Bill Clinton praises Canadian health care
Sat Aug 29, 6:37 PM
TORONTO (CBC) - A hoarse but energetic Bill Clinton told a Toronto audience that Canada is the envy of the world.
"You may want to make fun of yourselves all you want, but there are many people who would kill to live in an environment like this," the former American president said.
The former U.S. president's speech, Embracing Our Common Humanity, praised Canada's health-care system. He also lamented the unequal distribution of wealth and opportunities between rural northern Canadians and those who live in urban centres, calling it "a pattern repeated throughout the world."
The wise-cracking and impassioned Clinton spoke to a crowd at the Canadian National Exhibition on Saturday afternoon, only hours after attending the funeral of U.S. Sen.
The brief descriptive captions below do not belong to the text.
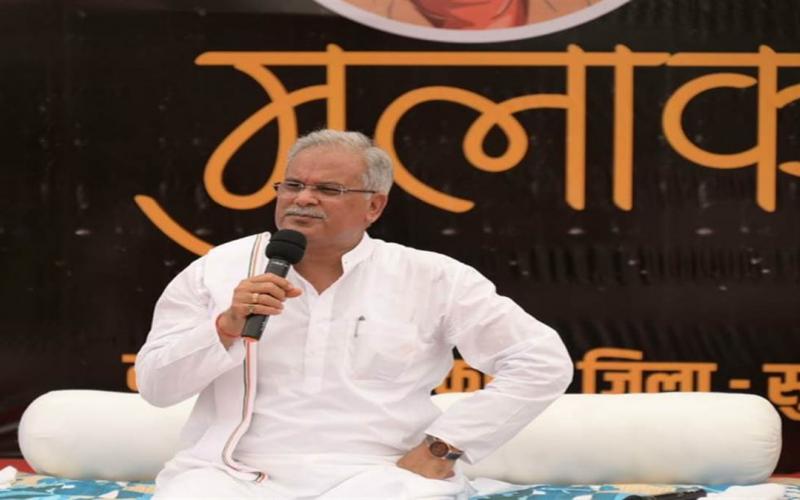 Bad road of Chhattisgarh, CM Bhupesh Baghel very angry, PWD ENC Vijay Bhatprahari's leave, Pipri got charge, Chhattisgarh, Khabargali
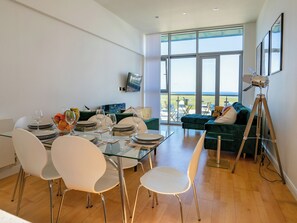 Dining - 2 bedroom accommodation in Newquay (Newquay)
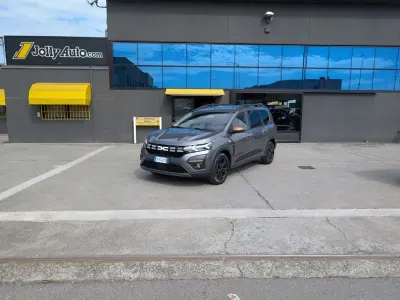 Begagnad Dacia Jogger Extreme 94 HK (69 kW) 2023 Grå Minibuss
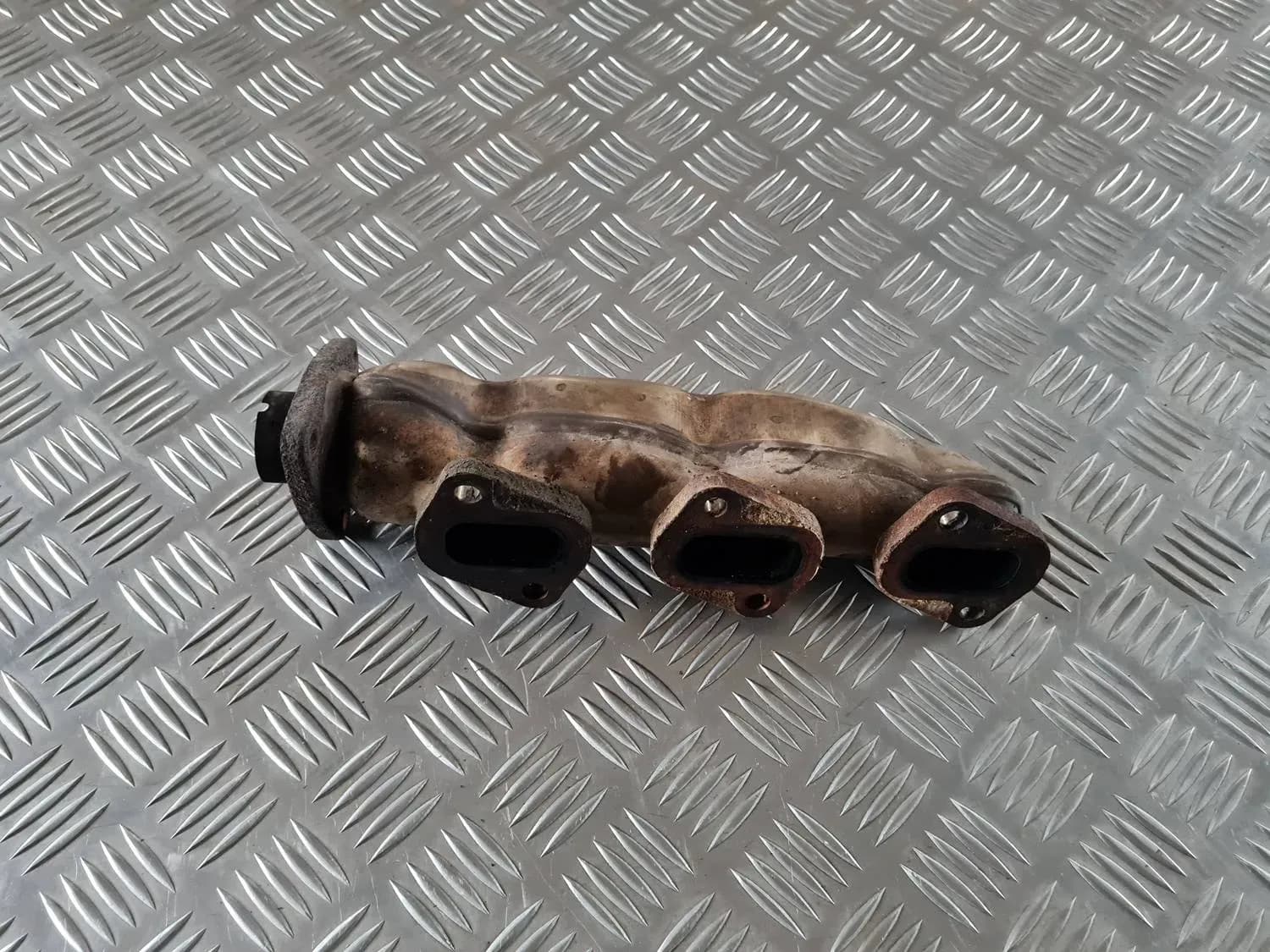 Exhaust manifold AUDI A6 2008 - foto 4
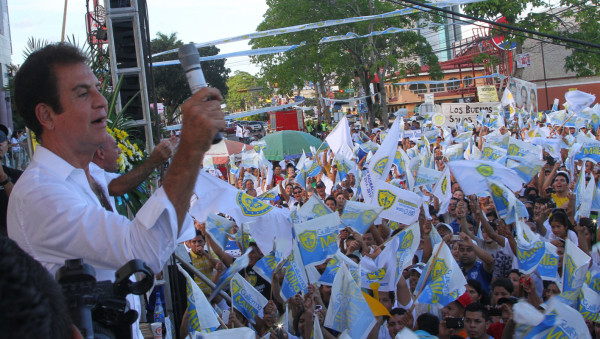 Salvador Nasralla ofrece transformar Honduras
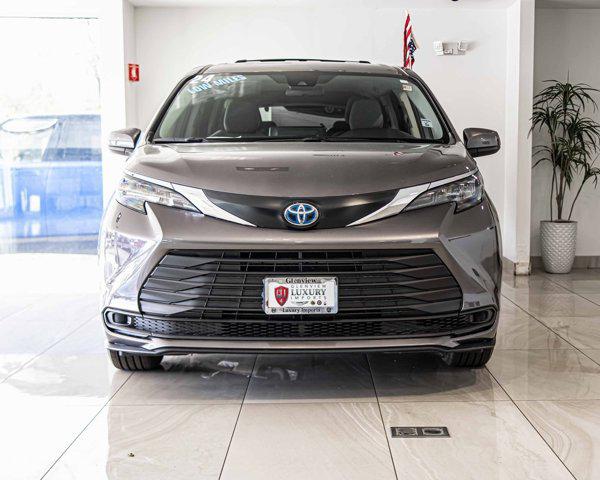 2024 Toyota Sienna LE
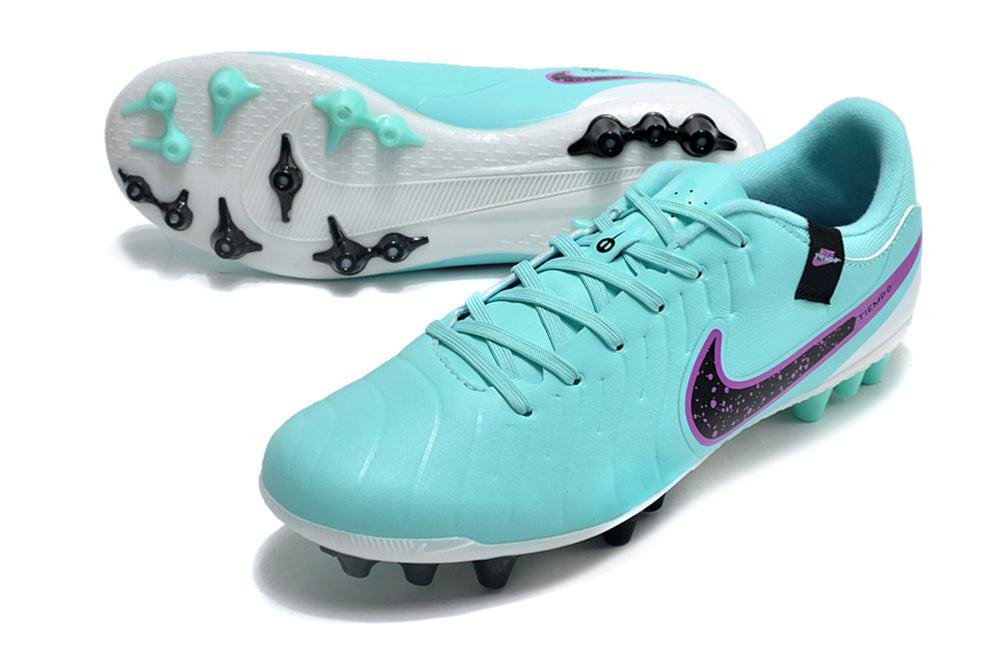 Crampons Legend X Academy de Le 12 -ème Maillot, montés sur chaussures d'escalade, avec pointes en acier pour l'alpinisme.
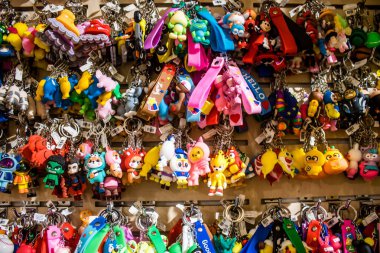 Lviv, Ukrayna, 18 Ağustos 2024 hediyelik eşya dükkanı Lviv şehir merkezinde yer almaktadır. Mağaza, Rusya ile savaşa rağmen turistlere çeşitli ürünler satıyor..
Ted Kennedy in Boston.
"I hope that his lifetime dream that America finally will follow Canada and every other advanced nation in the world in providing affordable health care to all of our people will pass," Clinton said of Kennedy.
Clinton expressed hope that his country will adopt a health care system where everyone gets coverage.
Using examples from town hall meetings held across the U.S., Clinton tried to explain why his country was so reluctant to change the way it delivers health care.
Clinton unsuccessfully attempted to reform the nation's healthcare 15 years ago and current U.S. President Barack Obama is trying to bring in reforms.
Clinton said that in the U.S. today, there are "incentives to keep people misinformed and full of fear."
On the issue of poverty, the former president said, "If you live in a poor country and you have no shot, chances are you have no shot because no matter how smart you are, no matter how hard you work, you don't have the systems that we take for granted."
Clinton called on his audience to contribute to fighting global poverty on an individual level, saying donating a dollar a month, or even a year, will make a difference.
Hafeez Ladha who is completing a master's degree in public health, has seen Clinton several times, and participated in several of Clinton's international AIDS projects said he was inspired by Clinton's message.
"He discussed how each individual can contribute in their own personal way towards big humanitarian causes, so even though there's certain causes that we may feel are out of our reach, he made that personal and brought it down to our level," said Ladha, 24.
Ladha credited Clinton for inspiring him to study public health.
"He's done so much for domestic society, for international society, for health care for the social benefit of the world, so it's obviously an incredible person to hear from."
Clinton spoke specifically to young people, telling them "it's better to do something you care about than something you're better at."
Tom Woods stood outside the gate, moments before the president took the stage, after driving from Ottawa to see Clinton speak.
"I think he just has a unique personality and he's respected all over the world."
But not all attendees were inspired by Clinton's words.
Adu Raudkivi of Toronto called Clinton's references to Canada and the Kyoto environmental accord vague and said he was unimpressed with the former president's speech.
"He was just making a lot of noise, not really saying anything," he said. "It would be better having a former Canadian prime minister to give their points of view to where Canada is going."
Organizers had originally intended to sell 25,000 tickets to fill BMO Field, where Clinton was speaking, but scaled down the size of the event to about 10,000 after it became clear it would not sell out.
To spur sales, organizers offered people a chance to hear Clinton speak by only paying an extra $5 on their $15 CNE admission ticket.
Still, Saturday's crowd was the largest Clinton had ever addressed in Canada, organizers said.